Well, they did it because they're for profit companies looking to wring money out of people's interactions. Lemmy is open source and, by nature, publicly and readily available to whatever observers want to federate. It would be dead simple to create an activitypub server that does nothing but listen and save a copy of everything everyone ever said or posted (at least, those you get it to federate with).
Yeah absolutely, I'm actually tempted to implement some kind of encompassing "all" instance that listens to all communities of all known lemmy instances (to emulate something like reddits r/all equivalent for lemmy), which I think would be pretty useful, to get an idea of the "size" of the lemmy community. Probably without any users itself (also to avoid being blacklisted from other instances).

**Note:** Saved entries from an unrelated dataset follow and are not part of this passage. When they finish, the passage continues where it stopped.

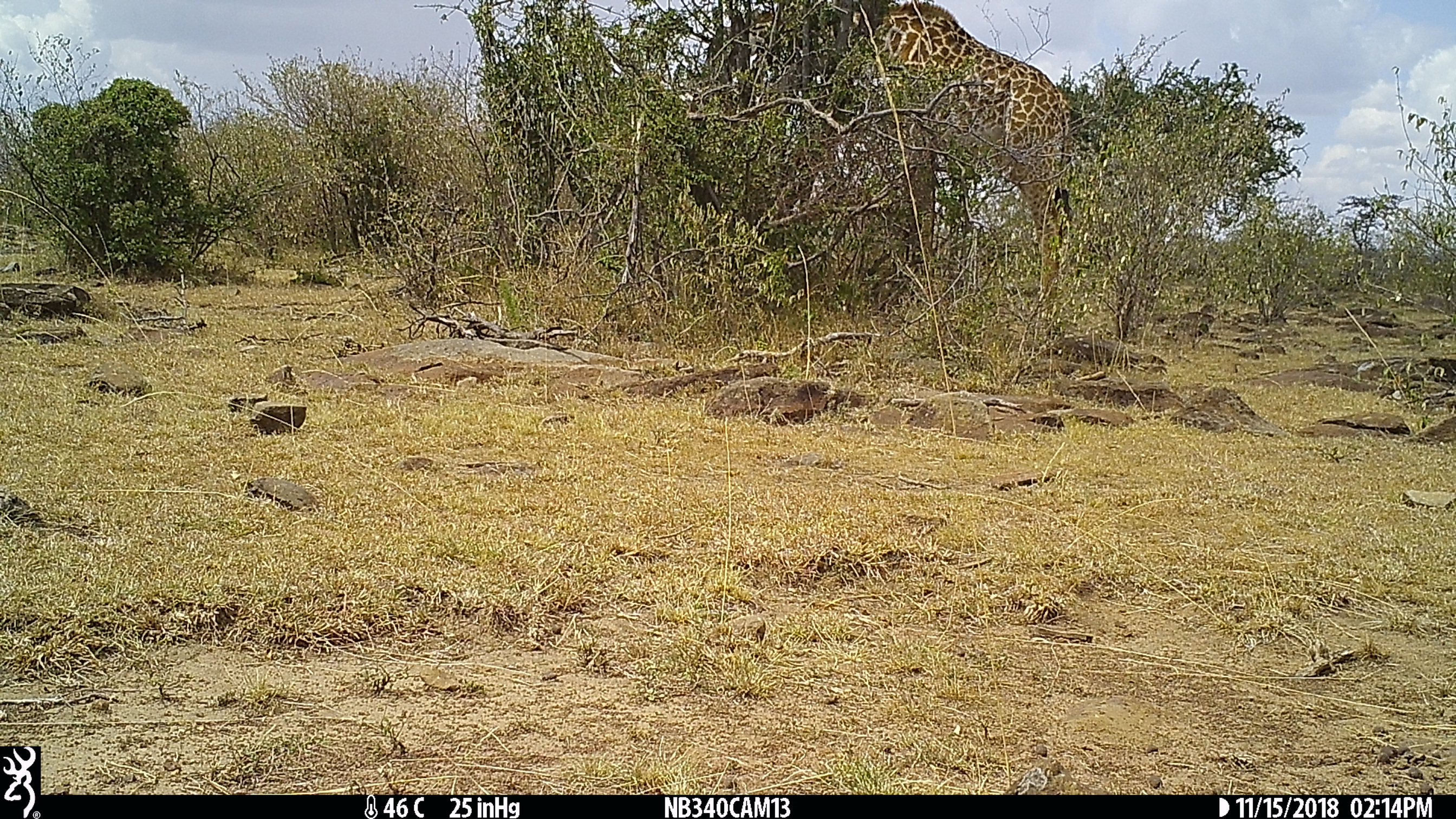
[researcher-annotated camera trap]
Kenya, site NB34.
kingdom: Animalia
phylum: Chordata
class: Mammalia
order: Artiodactyla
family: Giraffidae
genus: Giraffa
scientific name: Giraffa camelopardalis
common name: northern giraffe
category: giraffe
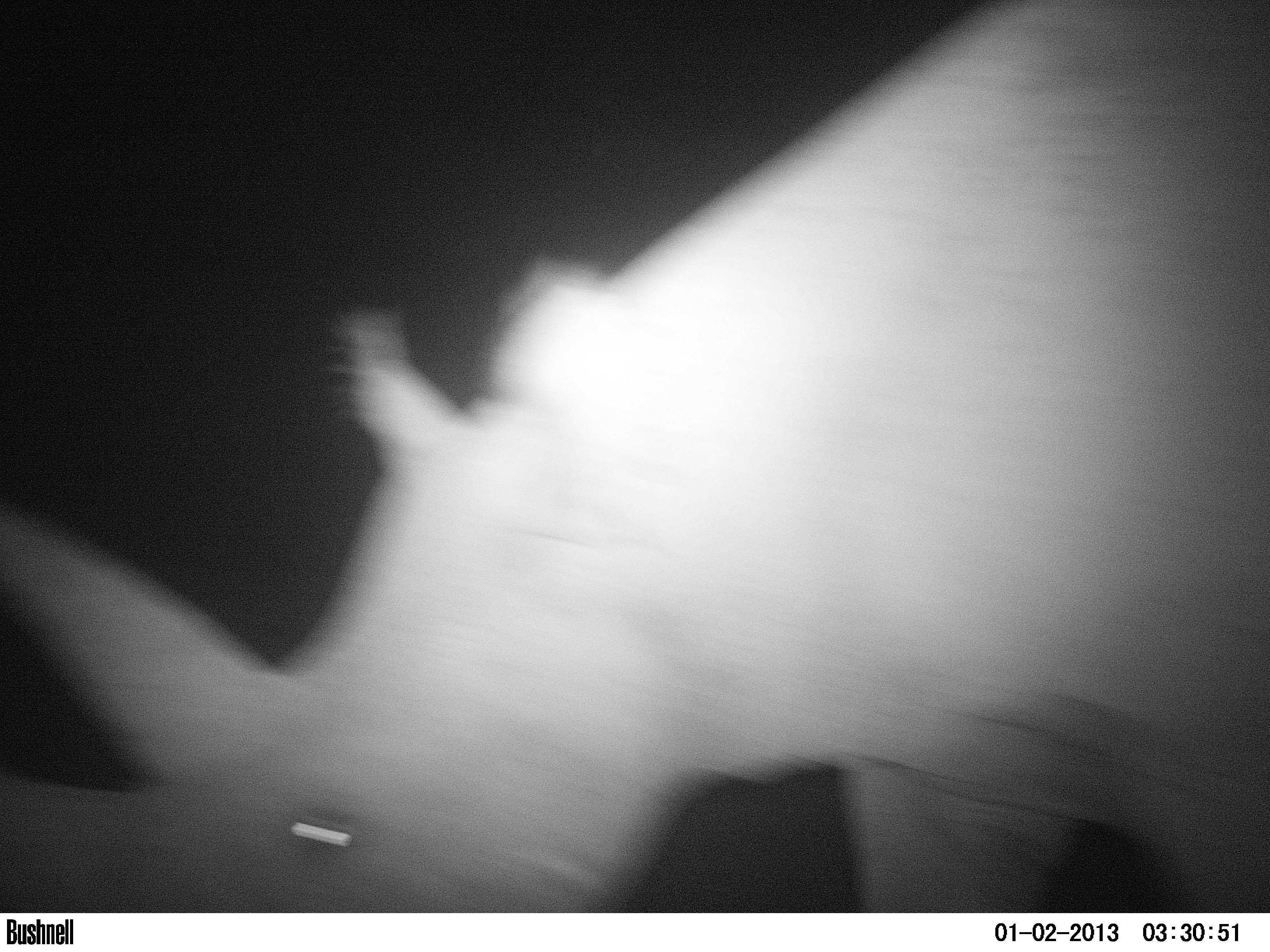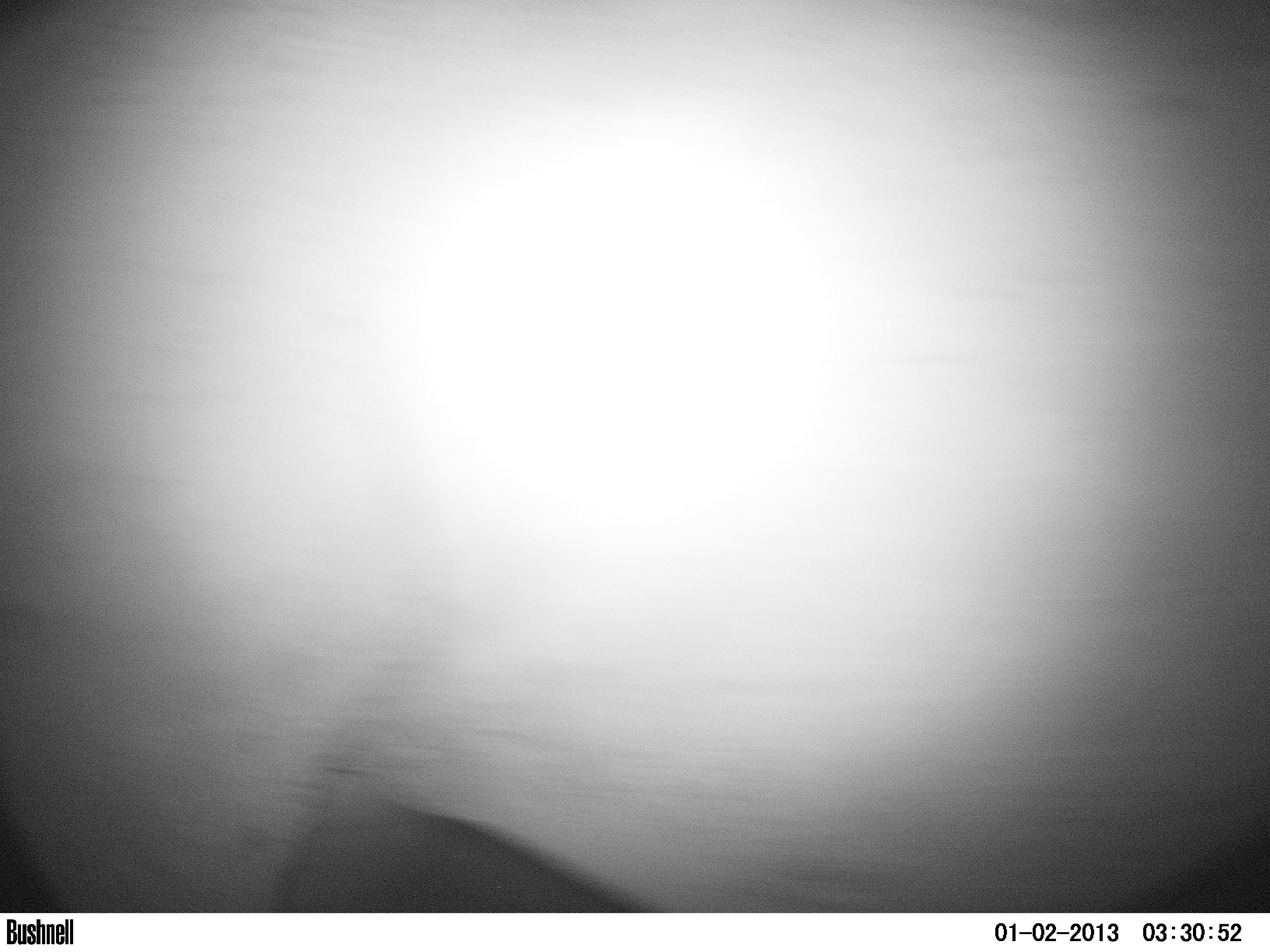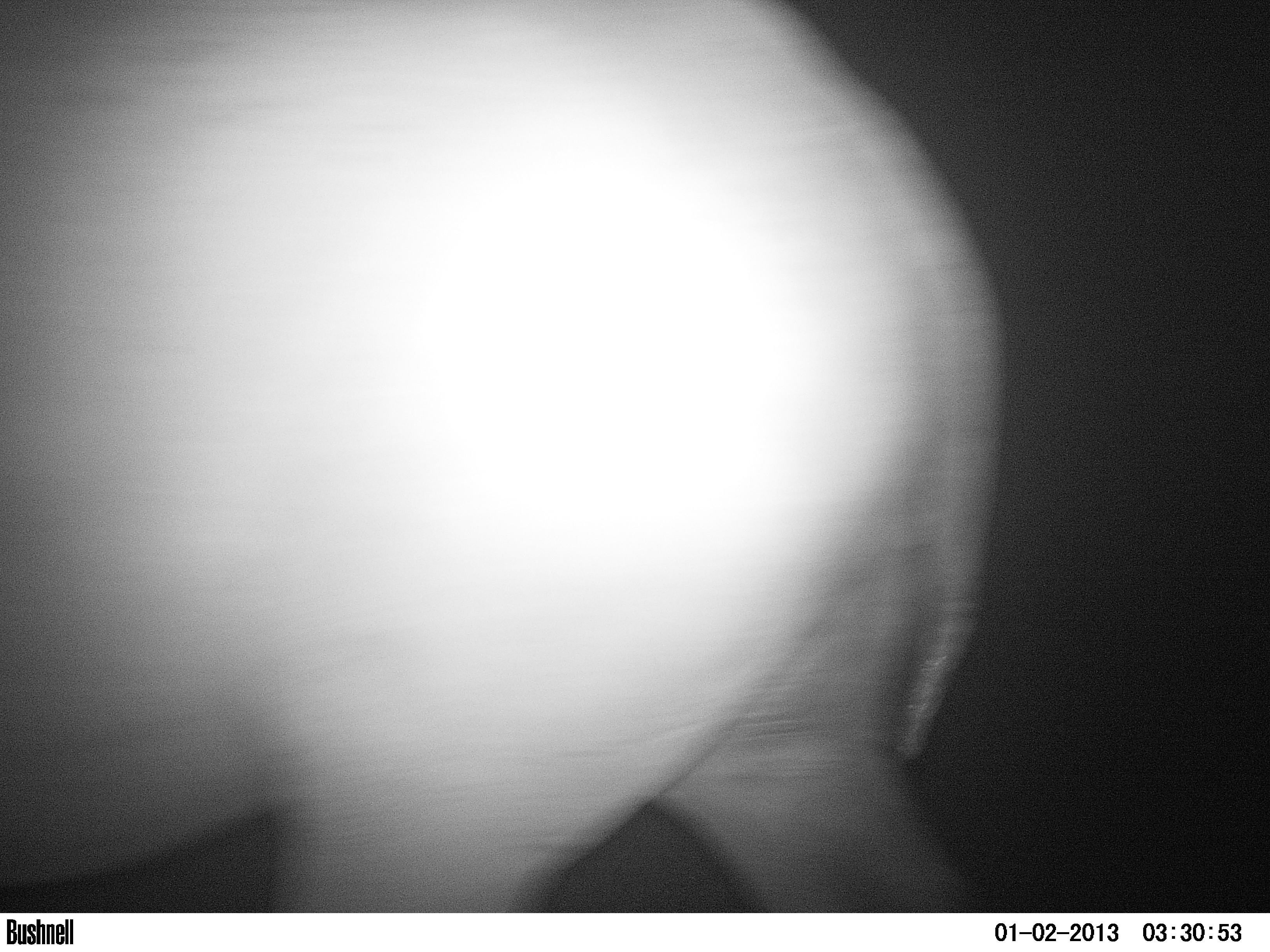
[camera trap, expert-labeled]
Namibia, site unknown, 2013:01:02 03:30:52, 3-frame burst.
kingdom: Animalia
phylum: Chordata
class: Mammalia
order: Perissodactyla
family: Rhinocerotidae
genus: Diceros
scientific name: Diceros bicornis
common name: black rhinoceros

I wonder how stuff like this would affect the scalability of the fediverse, I think having 1 instance like you describe would be good, but having many of them could become an issue maybe
Yeah but this is a general problem that ActivityPub has, it builds on the goodwill of the people/instances.
But I don't think it will be a really big issue, if there are really just a few of these instances (that is the premise though)
But it's a good point, when something like this is open source, and anyone could spin it up to kinda DDOS the fediverse...
But when looking at it in more positive light/good will, it could probably also be used as an intermediate cache/index instance for other instances, which may save requests to the original instances.